48 believed dead
Australia yesterday called off the search for bodies from last week's horrific asylum-seeker shipwreck, as the prime minister said about 48 people had died and warned the exact toll may never be known.
Prime Minister Julia Gillard said the "best estimate" was that around 90 people were on the wooden fishing boat which shattered on rocks at remote Christmas Island last Wednesday in a storm, as helpless residents looked on.
Only 42 people were rescued before the search for survivors was called off late Friday.
"We may never know the precise number but the advice to me is that the best estimate at present is that there were around 90 people on the boat," Gillard told reporters, quoting police figures.
"That does mean of course that we are still not able to account for around 18 people."
Thirty bodies were retrieved after the accident, including a number of babies and children, before the search was terminated yesterday on "advice from experienced police divers that no further bodies would be found," Customs told AFP.
It is the worst disaster involving an asylum-seeker boat bound for Australia since the sinking of the SIEV-X off Indonesia in 2001, when all 353 on board died.

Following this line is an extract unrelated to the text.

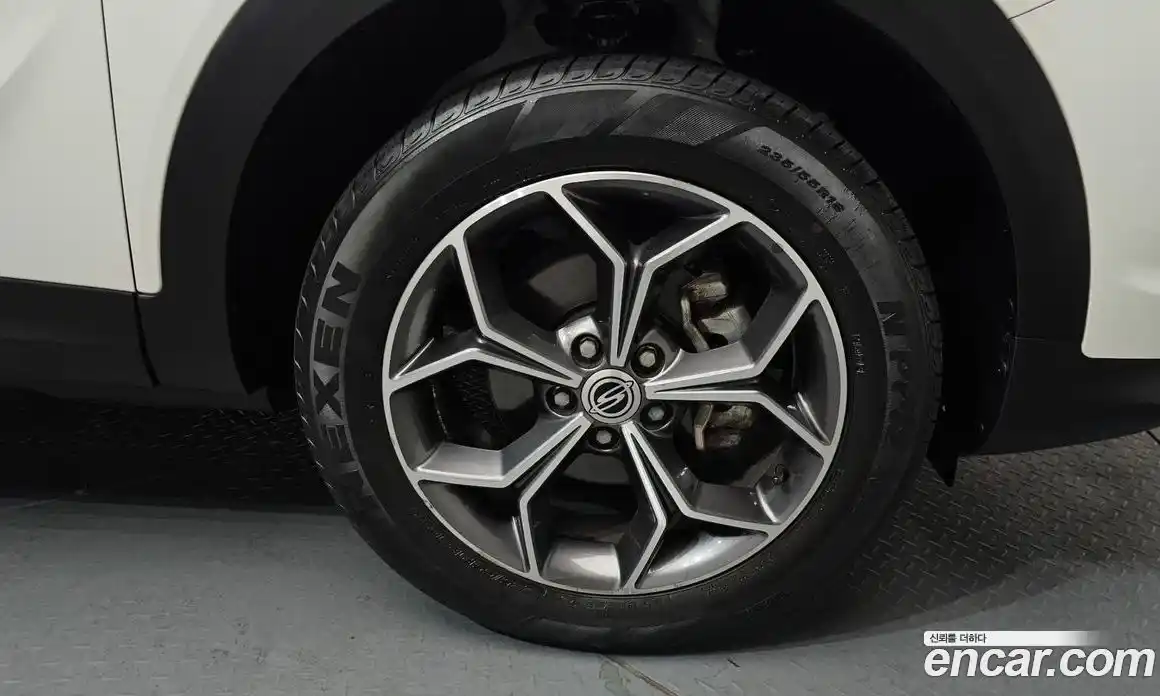 SsangYong Korando 2021 1.5 Автомат в Москве № 538233, фото 4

Gillard said it may never be known "absolutely, certainly, how many people were on the boat," with authorities relying on accounts of survivors to try and establish how many people are still missing and their identities.
She said the increased toll "is obviously very very grim news and I am sure that Australians are today continuing to reflect on this tragedy."

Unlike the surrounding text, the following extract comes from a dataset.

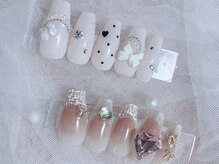 リリオン(RiLion)/人気定額ネイルアート３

Survivors say the vessel was packed with Iranians, Iraqis and Kurds when it foundered on a rocky outcrop at Christmas Island, the site of Australia's main immigration detention centre and some 2,600 kilometres from the mainland.
The grim task of identifying the victims was underway at the hospital morgue yesterday.

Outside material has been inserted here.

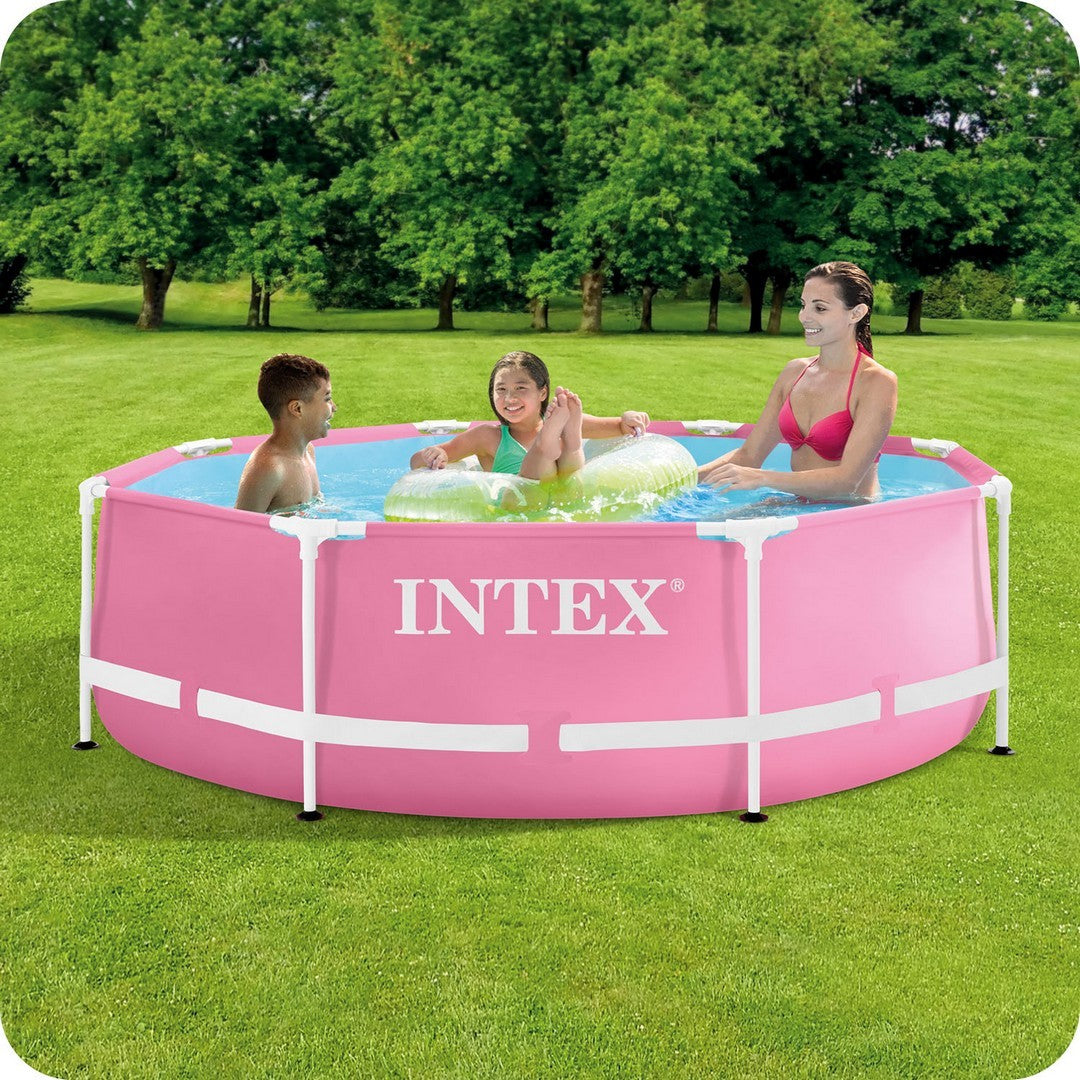 244 cm × 76 cm strypo sodo baseinas INTEX 28290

Police have interviewed three Indonesian crewmen rescued after the crash and expect to lay charges, though they have declined to comment on whether these will include manslaughter.
One survivor whose husband and young son are missing told the West Australian newspaper the crew cut the boat's engine as it approached the island's rugged coast, assuring passengers the navy would come to their rescue.
Turning people-smuggling boats back at sea was government policy under the conservative administration of John Howard, prompting incidents where the vessels were sabotaged to ensure passengers were taken onshore in Australia.
Police say there was nothing to indicate the doomed boat had been sabotaged.
The centre-left Labor party wound back the harshest aspects of Howard's refugee policy, but legal experts said killing engine power in Australian waters was likely still a "habit" of people smugglers to spark a rescue.